# How much Juice/Water ratio? flavors?



## Erichitz (May 15, 2012)

I have my first batch of wine fermenting now. I am new to wine making and have a million questions bouncing around my head. If someone can answer a few of them i would appreciate it. 

I live in jacksonville FL and have 15 muscadine vines planted (different cultivers)

1. When I take the grapes to juice, how much juice to water is used when making wine? Not just muscadien grapes but strawberry, blueberry ect. do you test the sugar/acid and add water to dilute? Or do you taste it to decide. I have heard of wines being"Jammy" is this because it has to much juice and not enough water?
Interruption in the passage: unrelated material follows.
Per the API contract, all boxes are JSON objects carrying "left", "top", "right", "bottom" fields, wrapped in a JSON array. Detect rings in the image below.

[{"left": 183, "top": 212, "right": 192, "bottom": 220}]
2. When is a good time to add Oak chips to the wine. During fermentation, first rack, 2nd rack?

3. Does anyone else add herbs or other flavors to the must and not just grape juice? cloves, nutmeg, vanilla beans? If so what are some experimental flavors you have found work with certain juices?

4. I would really like to experiment with ports. i know "real port wine" comes from one valley in the world. But are there some recipes out there that involve fortifying the wine with brandy? like a strawberry, blueberry port wine.

5. Do you always have to add pectic acid to help break down the fruit?

6. Do you always add grape tannin to wines that don't involve grape juice? 

7. Are there any software programs to recomend? I see the add for Brewtrax. http://www.brewtrax.com/ 
Just wondering if anyone else uses them.

thank in advance for the answers. also any links provided for recipes or wine experiments would be great.


----------



## jswordy (May 16, 2012)

1. The more juice the better. Different recipes call for differing amounts. The amounts also vary by fruit. Good rule of thumb is, 6 pounds fruit to one gallon must. Exceed that whenever you can. Also good to save some juice in the freezer for backflavoring, f-pac, etc.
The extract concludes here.